Mark Solheim: And is it true that cars are sitting in huge lots around America, just waiting for these chips to be delivered?
Karl Brauer: It's 100% true. And there again is the irony, right? You've got dealer lots bare. There's not very many, if any cars there and they're scrambling to get more cars in, new and used the dealers are wanting, but then you've got a whole bunch of cars sitting where you can't buy them at the kind of back lots and parking areas outside of manufacturing sites with not quite all the chips they need. And that's the old joke that a lot of people may or may not know, which is that a car has 5,000 parts. And if you've got 4,999, you still can't sell the car. You still can't do anything until you have all 5,000.
David Muhlbaum: Now, this is the sort of question that I would be tempted to ask at the end, but I'm just going to jump ahead. How long is this going to last?
Karl Brauer: We're thinking, at least through the calendar year. There is just too much of this new demand from these new-car buying constituents, people that didn't really care about cars and now all of a sudden they want one, and there's too much restriction in chips globally. So, this will rebalance, like everything, but it's not going to happen next month. And it's probably not going to happen in September. It probably will start to happen right at the end of the year or into next year. Don't forget that he most popular buying season is between say, May and September. It always slows down dramatically in November through March. So we'll have a natural reduction in demand, just cyclically, that'll help rebalance things as the chips come up on the production.

### Data section:
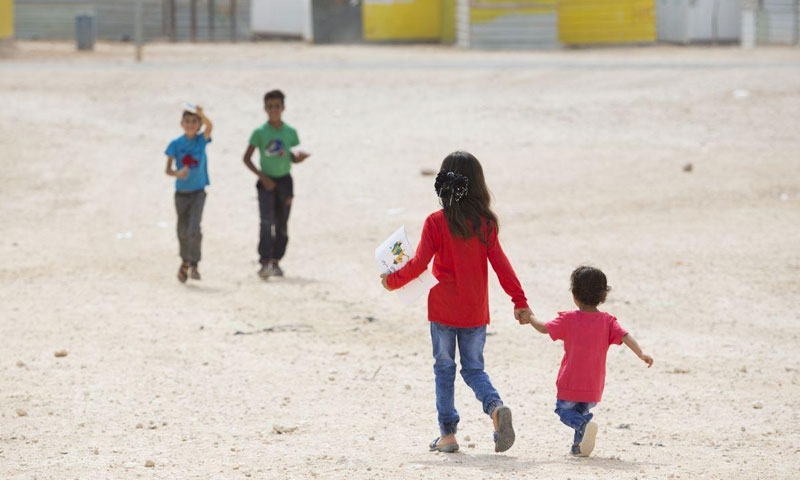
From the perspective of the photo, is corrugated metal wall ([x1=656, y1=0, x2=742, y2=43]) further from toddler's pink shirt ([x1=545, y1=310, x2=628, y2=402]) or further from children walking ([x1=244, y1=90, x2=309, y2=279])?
toddler's pink shirt ([x1=545, y1=310, x2=628, y2=402])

### Problem to work on:
Resume the interview about the chip shortage and car supply, starting right after its last sentence.

### Result:
Mark Solheim: And I have to say the current Kiplinger Letter has a little section on this, and they're saying exactly what you're saying, Karl. Six months, at least, but more likely a year before things get back to fully normal.
Karl Brauer: Yeah. Yeah. That's what we're looking at.
David Muhlbaum: Be that as it may, people need and want cars, they're going to go out there. They may have to shop now. Could we touch on some strategies about how you can still get the best deal on used cars, and maybe Mark, you just wrote about this, because I didn't.
Mark Solheim: I did. And I wish I had better advice. In fact, one of those real-world stories, my niece is looking for a car and she's got her heart set on a 2021 Honda HR-V, a subcompact SUV. Unfortunately, right now, she's still in Denmark. So, she's trying to negotiate a new car sale from Denmark. She's coming back to Michigan. And I just see on WhatsApp that she sent the quote that one dealer gave her. And it didn't even bother to give her the price of the car. He just told her what the financing would cost, $712 a month for three years. And her mom chimes in, "Try this other dealer." And I've been trying to tell her — competition and knowing what you want and all doing your homework and, frankly, not looking for an SUV of any sort or a truck because prices are so high for those because everyone wants that, right? But I don't know, Karl, maybe you can help answer this question.
I'm saying to her, "This is the absolute worst time to buy." I guess, going back to the timeline on when this is all going to end, you'd be much better off in say, November.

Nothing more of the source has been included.